The Chinatown/South Cove Tour starts at the Visitor Center on Boston Common, winds through Chinatown, and ends at Park Square. It presents a wide range of women’s activities and organizations working for social change and economic justice. The focus is on immigrant groups, most recently Chinese. The tour also includes a women’s settlement house serving an earlier immigrant population, and the international programs of a Catholic sisterhood. The South Cove area, originally the South Cove of Boston Harbor, was filled in between 1833-39. Beach Street takes its name from its former location along the edge of the harbor. Although the Chinese community began arriving in the mid-nineteenth century, large numbers of women were not allowed until the liberalization of immigration laws in the mid-twentieth century. The people of the Chinese community give the area its special spirit, along with its architecture, murals, restaurants, groceries, and shops.
The Trail
Begins: Visitor Welcome Center, Boston Common
Elizabeth Peabody Book Shop
13-15 West Street
The Book Shop of Elizabeth Peabody (1804-94) is best known as the location of the 1839-44 Conversations led by Margaret Fuller (1810-50), which helped crystallize New England Transcendentalism, a movement encouraging the perfection of each individual. A regular participant in these Conversations was philosopher and activist Ednah Dow Littlehale Cheney (1824-1904) who, at age 16, was the youngest participant. Fuller received an intense classical education from her father and became known as an intellectual prodigy. Working with Ralph Waldo Emerson and others, she edited the transcendentalist journal The Dial and was the first woman journalist for the New York Tribune. Her essay Woman in the Nineteenth Century is an American feminist classic. Elizabeth Peabody, who was also a Transcendentalist, founded American kindergartens and here at the Book Shop became the first woman publisher in Boston. Her younger sisters were each married in the family parlor behind the Book Shop. Sophia Peabody (1809-71), an artist, married author Nathaniel Hawthorne, and Mary Peabody (1806-87), an educator, married Horace Mann, considered to be the father of American public education.
Massachusetts Bar Association
20 West Street
The first woman member of the Massachusetts Bar Association was Mary A. Mahan of West Roxbury, who was admitted in 1913. Many women lawyers in Boston attended Portia School of Law, established in 1908. After Mahan was admitted along with with thirty-four men, a member spoke up saying he hoped her admission would “not interfere with our banquets and prevent smoking,” but, he added, showing his pride in their action, “the question of women members has been brought before the American Bar Association and the members have dodged it.”

Sarah Caldwell and the Boston Opera House
539 Washington Street
As founder of The Opera Company, Sarah Caldwell (1924-2006) staged and conducted full-fledged performances of operas at various venues in Boston from 1957 to 1991. In 1980 the Opera Company acquired The Opera House. With her compelling and demanding personality, Caldwell charted a new course for opera in America. She had a special talent for producing flamboyant theatrical effects and with her adventurous spirit she embraced the whole spectrum of operatic possibilities. In 1976 she became the first woman to conduct at the Metropolitan Opera House. She received thirty-five honorary degrees and in 1997 the National Medal of the Arts.

▶ **WORK ORDER 1**: List every woman in the Chinatown/South Cove tour text whose birth and death years are given, with those years.
▶ **WORK ORDER 2**: According to the Chinatown/South Cove tour text, in what year did Sarah Caldwell become the first woman to conduct at the Metropolitan Opera House?
▶ **WORK ORDER 3**: Write the next part of the Chinatown/South Cove tour text, picking up after its last sentence.

▶ **SUPPLIED MATERIAL**:
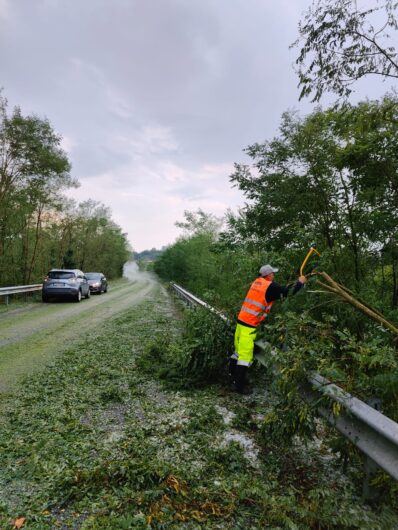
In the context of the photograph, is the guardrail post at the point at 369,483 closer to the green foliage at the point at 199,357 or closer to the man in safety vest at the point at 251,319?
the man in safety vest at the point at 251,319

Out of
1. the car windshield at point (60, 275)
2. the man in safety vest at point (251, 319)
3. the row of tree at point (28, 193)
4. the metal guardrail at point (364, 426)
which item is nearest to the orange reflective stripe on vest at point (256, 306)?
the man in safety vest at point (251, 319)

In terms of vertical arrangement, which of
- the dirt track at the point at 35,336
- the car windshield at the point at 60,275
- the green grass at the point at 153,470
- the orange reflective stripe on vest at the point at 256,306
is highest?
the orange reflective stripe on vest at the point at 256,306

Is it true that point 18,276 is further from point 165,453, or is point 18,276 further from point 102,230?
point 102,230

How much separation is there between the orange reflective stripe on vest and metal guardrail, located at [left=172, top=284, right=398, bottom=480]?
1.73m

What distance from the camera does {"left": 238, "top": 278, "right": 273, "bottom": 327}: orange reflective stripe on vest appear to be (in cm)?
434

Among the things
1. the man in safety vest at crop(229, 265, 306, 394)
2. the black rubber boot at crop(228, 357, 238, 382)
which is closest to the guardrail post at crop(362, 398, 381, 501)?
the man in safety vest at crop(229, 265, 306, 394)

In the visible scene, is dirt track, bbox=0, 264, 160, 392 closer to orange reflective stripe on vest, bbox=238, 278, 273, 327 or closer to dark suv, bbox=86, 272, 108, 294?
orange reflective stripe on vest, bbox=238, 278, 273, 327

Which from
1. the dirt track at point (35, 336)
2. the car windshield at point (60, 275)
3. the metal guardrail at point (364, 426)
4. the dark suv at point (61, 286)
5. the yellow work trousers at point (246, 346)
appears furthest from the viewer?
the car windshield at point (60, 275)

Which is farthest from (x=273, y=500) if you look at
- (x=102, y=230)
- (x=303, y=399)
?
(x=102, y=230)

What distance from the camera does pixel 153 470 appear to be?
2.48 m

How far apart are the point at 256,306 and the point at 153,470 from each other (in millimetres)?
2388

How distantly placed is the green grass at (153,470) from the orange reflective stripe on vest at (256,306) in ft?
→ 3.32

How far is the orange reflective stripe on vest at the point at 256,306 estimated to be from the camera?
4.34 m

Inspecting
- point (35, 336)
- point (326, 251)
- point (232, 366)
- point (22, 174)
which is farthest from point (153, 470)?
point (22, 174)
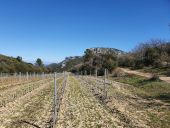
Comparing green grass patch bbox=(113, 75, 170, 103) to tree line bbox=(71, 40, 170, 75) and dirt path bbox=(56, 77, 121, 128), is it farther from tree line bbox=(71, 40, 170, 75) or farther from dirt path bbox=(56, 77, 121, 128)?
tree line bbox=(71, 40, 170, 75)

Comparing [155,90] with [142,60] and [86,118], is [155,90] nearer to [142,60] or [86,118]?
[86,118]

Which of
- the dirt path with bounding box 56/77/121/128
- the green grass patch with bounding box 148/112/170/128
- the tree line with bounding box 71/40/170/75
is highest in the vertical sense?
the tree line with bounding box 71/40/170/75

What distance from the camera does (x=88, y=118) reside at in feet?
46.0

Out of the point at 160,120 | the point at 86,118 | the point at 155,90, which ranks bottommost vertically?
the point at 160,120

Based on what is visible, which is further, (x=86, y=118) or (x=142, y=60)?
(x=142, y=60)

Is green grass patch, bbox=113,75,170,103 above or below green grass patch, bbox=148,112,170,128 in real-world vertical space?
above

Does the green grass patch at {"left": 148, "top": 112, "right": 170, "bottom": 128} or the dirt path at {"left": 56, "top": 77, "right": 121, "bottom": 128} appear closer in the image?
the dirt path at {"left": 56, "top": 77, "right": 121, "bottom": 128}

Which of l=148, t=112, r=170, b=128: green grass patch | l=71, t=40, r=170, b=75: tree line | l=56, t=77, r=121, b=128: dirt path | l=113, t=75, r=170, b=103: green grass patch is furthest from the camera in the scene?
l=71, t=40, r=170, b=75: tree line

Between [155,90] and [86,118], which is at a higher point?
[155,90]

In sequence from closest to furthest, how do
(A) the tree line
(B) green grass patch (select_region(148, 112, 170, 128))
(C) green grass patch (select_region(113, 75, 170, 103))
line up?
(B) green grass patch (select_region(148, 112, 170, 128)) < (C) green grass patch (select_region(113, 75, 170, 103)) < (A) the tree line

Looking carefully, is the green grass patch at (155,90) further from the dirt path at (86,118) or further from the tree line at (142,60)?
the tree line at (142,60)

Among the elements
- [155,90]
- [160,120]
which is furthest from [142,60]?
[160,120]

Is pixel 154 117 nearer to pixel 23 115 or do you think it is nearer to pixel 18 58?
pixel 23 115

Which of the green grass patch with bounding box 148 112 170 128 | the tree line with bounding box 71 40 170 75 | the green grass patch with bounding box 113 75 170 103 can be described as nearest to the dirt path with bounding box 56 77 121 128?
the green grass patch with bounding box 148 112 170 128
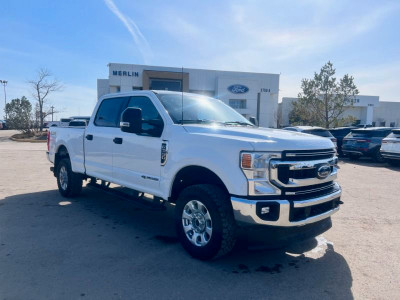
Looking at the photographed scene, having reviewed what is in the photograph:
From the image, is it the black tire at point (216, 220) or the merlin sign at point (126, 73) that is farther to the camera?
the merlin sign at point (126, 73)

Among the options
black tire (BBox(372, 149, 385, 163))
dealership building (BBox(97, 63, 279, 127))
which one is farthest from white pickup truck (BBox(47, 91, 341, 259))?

▶ **ANSWER 1**:
Elizabeth Peabody (1804-94)
Margaret Fuller (1810-50)
Ednah Dow Littlehale Cheney (1824-1904)
Sophia Peabody (1809-71)
Mary Peabody (1806-87)
Sarah Caldwell (1924-2006)

▶ **ANSWER 2**: 1976

▶ **ANSWER 3**:
Telephone Exchange
2-8 Harrison Avenue
A successful and nonviolent strike of 8,000 women telephone operators in April 1919, led by Julia O’Connor [Parker] (1890-1972), paralyzed telephone service in five New England states for six days. This building is an expansion of the Oxford Street exchange where O’Connor worked. Switchboard operators, who were mostly young, single Irish-American women, were expected to work at breakneck speed often on split shifts. They were punished with detention as if they were still in high school. Supported by the Women’s Trade Union League, O’Connor and her team negotiated a settlement that included a $3 to $4 weekly raise. Starting in 1939, O’Connor worked for eighteen years as an organizer for the AFL.


International Ladies Garment Workers Union (ILGWU)
33 Harrison Avenue
Although only a few clothing factories still operate in this area, Harrison and Kneeland streets were once the center of the New England ready-made clothing industry. The WPA Federal Writers’ Guide said that on “warm days the hum of hundreds of sewing machines can be heard through the open windows.” In 1936, the winter after the National Labor Relations Act gave workers the right to organize, hundreds of women garment workers joined a strike supported by the ILGWU and the Amalgamated Clothing Workers that lasted two months. In April they won a closed shop, a forty-hour week (instead of fifty-two hours), and an increased minimum wage.

New England Chinese Women’s Association
2 Tyler Street
The New England Chinese Women’s Association was founded in 1942 by Chew Shee Chin (1899-1985) and other Boston Chinese women in response to Madame Chiang Kai Shek’s appeal for China relief during World War II. The Association served the Boston Chinese community as a networking and social service organization. Chew Shee Chin was one of the first Chinese-American women to work in Boston’s garment industry.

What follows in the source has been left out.